===== Exercise inputs =====

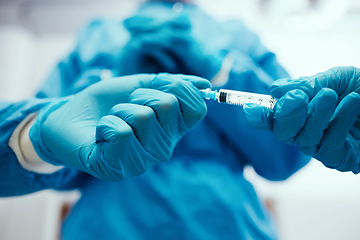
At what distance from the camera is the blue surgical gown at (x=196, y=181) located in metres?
0.71

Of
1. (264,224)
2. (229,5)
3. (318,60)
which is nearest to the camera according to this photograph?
(318,60)

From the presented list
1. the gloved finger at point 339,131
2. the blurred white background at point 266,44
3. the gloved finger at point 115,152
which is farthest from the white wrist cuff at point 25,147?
the blurred white background at point 266,44

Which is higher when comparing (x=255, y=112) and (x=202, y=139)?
(x=255, y=112)

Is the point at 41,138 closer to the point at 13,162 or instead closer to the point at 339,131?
the point at 13,162

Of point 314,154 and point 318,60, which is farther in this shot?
point 318,60

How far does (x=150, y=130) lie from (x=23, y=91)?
57.8 inches

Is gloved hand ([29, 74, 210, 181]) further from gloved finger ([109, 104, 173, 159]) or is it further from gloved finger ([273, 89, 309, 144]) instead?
gloved finger ([273, 89, 309, 144])

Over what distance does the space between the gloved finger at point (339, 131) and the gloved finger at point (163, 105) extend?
0.23m

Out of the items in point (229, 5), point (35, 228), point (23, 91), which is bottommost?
point (35, 228)

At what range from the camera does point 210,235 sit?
711mm

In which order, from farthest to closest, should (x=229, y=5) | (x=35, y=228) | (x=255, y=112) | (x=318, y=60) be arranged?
(x=229, y=5), (x=35, y=228), (x=318, y=60), (x=255, y=112)

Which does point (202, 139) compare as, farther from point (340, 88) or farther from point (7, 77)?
point (7, 77)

=====

Stated goal: Copy the entries word for word, starting at the line that contains "Over what distance" and continuing through the last line of the entries.

Exercise response:
Over what distance does the space between the gloved finger at point (339, 131) and the gloved finger at point (163, 105) extend?
0.23m

Out of the items in point (229, 5), point (35, 228), point (23, 91), which is bottommost?
point (35, 228)

At what range from the camera does point 210,235 sit?
711mm

In which order, from farthest to closest, should (x=229, y=5) | (x=35, y=228) | (x=255, y=112) | (x=318, y=60) be arranged?
(x=229, y=5), (x=35, y=228), (x=318, y=60), (x=255, y=112)

Which does point (202, 139) compare as, farther from point (340, 88) or farther from point (7, 77)?
point (7, 77)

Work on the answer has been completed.